BEGIN TEXT SHOWN

- Poster
- Directed by: GK
- Written by: GK
- Starring: Madhu
- Cinematography: Prabhakar
- Edited by: K. B. Shankar
- Music by: Sabesh–Murali
- Production company: Pindex Creations
- Release date: 1 November 2005;
- Country: India
- Language: Tamil

= Perusu (2005 film) =

Perusu (Note: Also a nickname for the title character.) is a 2005 Indian Tamil-language biographical crime film, based on the life of gangster Ayodhyakuppam Veeramani, who was shot dead in 2003. The film, written and directed by GK, stars Madhu as Veeramani. It was released on 1 November 2005, and failed at the box office.

== Cast ==
- Madhu as Ayodhyakuppam Veeramani
- Neepa as Porkodi
- Gemini Balaji as Karna
- Mohankumar as Nandu
- Deeptishri as Lily

== Critical reception ==
Malini Mannath of Chennai Online wrote, "For viewers fed up of the routine stuff, Perusu, intelligent and well-crafted, and sincerely attempting to break away from the routine grammar of film-making, is worth a watch". Cinesouth appreciated the casting choices and direction, but criticised the cinematography.

END TEXT SHOWN

▶ WHAT IS BEING ASKED
Edit the part of the film article that starts at the words "Perusu (Note: Also" and stops after "the box office.", replacing "shot dead" with "killed".

BEGIN DATA BELOW

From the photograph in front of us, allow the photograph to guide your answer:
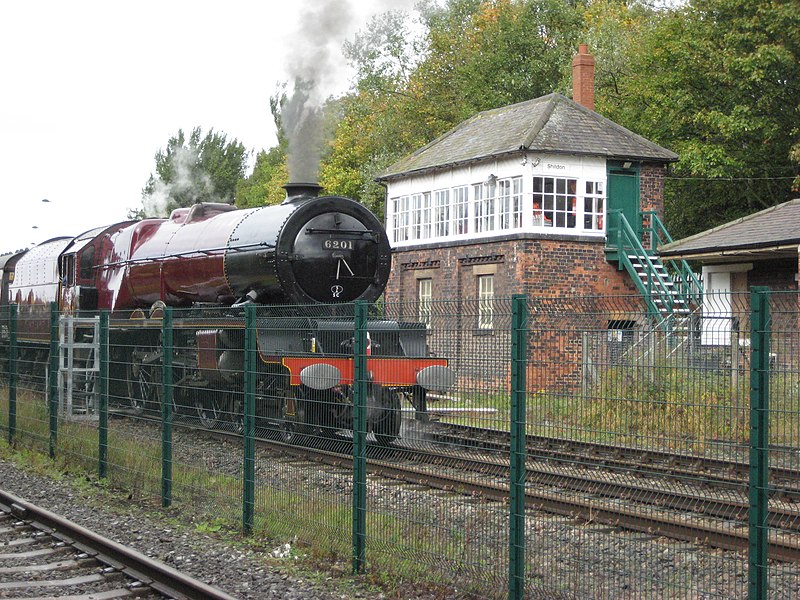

END DATA BELOW

▶ RESPONSE AREA
Perusu (Note: Also a nickname for the title character.) is a 2005 Indian Tamil-language biographical crime film, based on the life of gangster Ayodhyakuppam Veeramani, who was killed in 2003. The film, written and directed by GK, stars Madhu as Veeramani. It was released on 1 November 2005, and failed at the box office.